7. M. A soutient que la préfète de la Gironde a, de manière erronée, mentionné dans l'arrêté contesté qu'il était " célibataire et sans charge de famille en France ", alors qu'il est en concubinage avec une compatriote en situation régulière en France et qu'un enfant est né de leur relation le 29 mars 2022. Toutefois, l'erreur de fait ainsi commise est sans incidence sur la légalité du refus de séjour contesté, dès lors qu'il ressort des pièces du dossier, eu égard aux éléments de la situation privée et familiale du requérant relevés au point précédent et dont la préfète de la Gironde, contrairement à ce qui est soutenu, a tenu compte, que cette dernière aurait pris la même décision, en ne se fondant pas sur cet élément erroné.

8. Il ne ressort pas des pièces du dossier que M. A ait sollicité la délivrance d'un titre de séjour sur le fondement des dispositions de l'article L. 423-23 du CESEDA ou de l'article L. 435-1 du même code. Alors que la préfète de la Gironde n'était pas tenue d'examiner sa demande sur ces fondements, le requérant ne saurait utilement se prévaloir de ce qu'il remplirait les conditions prévues par ces articles.

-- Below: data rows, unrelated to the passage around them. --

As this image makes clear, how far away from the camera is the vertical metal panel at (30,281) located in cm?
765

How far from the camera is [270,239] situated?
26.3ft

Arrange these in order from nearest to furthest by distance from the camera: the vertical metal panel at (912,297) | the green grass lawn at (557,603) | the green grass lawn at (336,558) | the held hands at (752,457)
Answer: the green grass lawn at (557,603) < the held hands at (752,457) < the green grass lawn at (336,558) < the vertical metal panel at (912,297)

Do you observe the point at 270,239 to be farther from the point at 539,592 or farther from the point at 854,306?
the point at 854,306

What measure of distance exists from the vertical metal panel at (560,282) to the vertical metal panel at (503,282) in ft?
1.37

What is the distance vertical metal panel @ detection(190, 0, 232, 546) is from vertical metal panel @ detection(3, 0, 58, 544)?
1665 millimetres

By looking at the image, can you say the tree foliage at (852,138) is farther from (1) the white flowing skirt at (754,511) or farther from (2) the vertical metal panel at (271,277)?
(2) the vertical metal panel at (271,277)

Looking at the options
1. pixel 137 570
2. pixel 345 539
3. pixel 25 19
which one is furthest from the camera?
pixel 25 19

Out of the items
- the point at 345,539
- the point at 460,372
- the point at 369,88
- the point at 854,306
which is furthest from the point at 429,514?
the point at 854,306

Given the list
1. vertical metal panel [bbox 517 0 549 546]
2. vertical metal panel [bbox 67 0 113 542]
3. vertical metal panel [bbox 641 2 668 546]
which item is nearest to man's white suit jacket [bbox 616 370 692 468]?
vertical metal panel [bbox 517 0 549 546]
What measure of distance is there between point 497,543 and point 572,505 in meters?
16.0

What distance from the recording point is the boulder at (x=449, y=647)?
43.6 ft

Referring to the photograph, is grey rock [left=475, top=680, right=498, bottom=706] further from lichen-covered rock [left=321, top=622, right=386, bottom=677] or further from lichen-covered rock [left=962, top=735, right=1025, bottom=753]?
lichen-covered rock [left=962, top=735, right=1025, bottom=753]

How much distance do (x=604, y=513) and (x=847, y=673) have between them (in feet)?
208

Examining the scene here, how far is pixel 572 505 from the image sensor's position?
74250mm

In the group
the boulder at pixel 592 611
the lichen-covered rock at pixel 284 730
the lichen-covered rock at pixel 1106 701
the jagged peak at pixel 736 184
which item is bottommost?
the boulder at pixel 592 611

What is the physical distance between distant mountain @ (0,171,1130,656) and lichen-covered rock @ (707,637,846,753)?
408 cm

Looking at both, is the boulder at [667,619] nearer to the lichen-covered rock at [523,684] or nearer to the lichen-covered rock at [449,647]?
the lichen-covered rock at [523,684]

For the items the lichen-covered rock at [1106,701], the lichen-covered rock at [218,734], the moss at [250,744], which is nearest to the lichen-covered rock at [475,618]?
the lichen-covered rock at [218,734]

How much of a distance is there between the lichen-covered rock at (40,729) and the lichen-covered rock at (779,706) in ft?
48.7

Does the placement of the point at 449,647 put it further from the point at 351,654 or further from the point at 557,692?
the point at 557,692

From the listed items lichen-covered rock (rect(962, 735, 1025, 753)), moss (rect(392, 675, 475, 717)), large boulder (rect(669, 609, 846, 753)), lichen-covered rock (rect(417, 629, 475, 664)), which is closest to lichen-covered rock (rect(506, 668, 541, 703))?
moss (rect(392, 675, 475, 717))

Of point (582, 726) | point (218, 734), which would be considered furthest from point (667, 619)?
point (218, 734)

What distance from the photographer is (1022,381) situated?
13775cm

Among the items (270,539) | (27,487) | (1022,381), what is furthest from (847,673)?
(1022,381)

9. Aux termes de l'article 3 de la convention internationale des droits de l'enfant : " 1. Dans toutes les décisions qui concernent les enfants, qu'elles soient le fait des institutions publiques ou privées de protection sociale, des tribunaux, des autorités administratives ou des organes législatifs, l'intérêt supérieur de l'enfant doit être une considération primordiale ".

10. M. A soutient que la décision de refus de séjour méconnaît le 1. de l'article 3 de la convention internationale des droits de l'enfant en privant son enfant de la présence de l'un ou l'autre de ses deux parents, la mère de cet enfant ayant vocation à demeurer en France. Toutefois, ainsi qu'il a été dit au point 6, il ne ressort pas des pièces du dossier que le requérant participerait effectivement à l'entretien et à l'éducation de son enfant, et il n'est pas fait état de circonstances faisant ainsi obstacle à ce que ce dernier se maintienne en France aux côtés de sa mère. Par suite, le moyen doit, en tout état de cause, être écarté.

En ce qui concerne l'obligation de quitter le territoire français :

11. Il résulte de ce qui a été dit aux points précédents que M. A n'est pas fondé à exciper de l'illégalité du refus de titre de séjour dont il a fait l'objet à l'appui de ses conclusions dirigées contre la décision portant obligation de quitter le territoire français.

12. Pour les mêmes motifs que ceux exposés aux points 6, 7 et 10, les moyens tirés de l'erreur de fait, de la méconnaissance des stipulations de l'article 8 de la convention européenne de sauvegarde des libertés fondamentales, de l'erreur manifeste d'appréciation et de la méconnaissance de l'article 3-1 de la convention internationale relative aux droits de l'enfant doivent être écartés.

13. Il résulte de tout ce qui précède que M. A n'est pas fondé à demander l'annulation de l'arrêté du 23 août 2022 attaqué. Par voie de conséquence, les conclusions à fin d'injonction et celles présentées sur le fondement des dispositions combinées de l'article L. 761-1 du code de justice administrative et de l'article 37 de la loi du 10 juillet 1991 relative à l'aide juridique doivent être rejetées.

DÉCIDE :

Article 1er : La requête de M. A est rejetée.

Article 2 : Le présent jugement sera notifié à M. D A, à Me Bordes et à la préfète de la Gironde.

Rendu public par mise à disposition du greffe le 14 novembre 2022.

La magistrate désignée,

B. MOLINA-ANDREO La greffière,

S. CASTAIN

La République mande et ordonne à la préfète de la Gironde en ce qui la concerne ou à tous commissaires de justice à ce requis en ce qui concerne les voies de droit commun contre les parties privées, de pourvoir à l'exécution de la présente décision.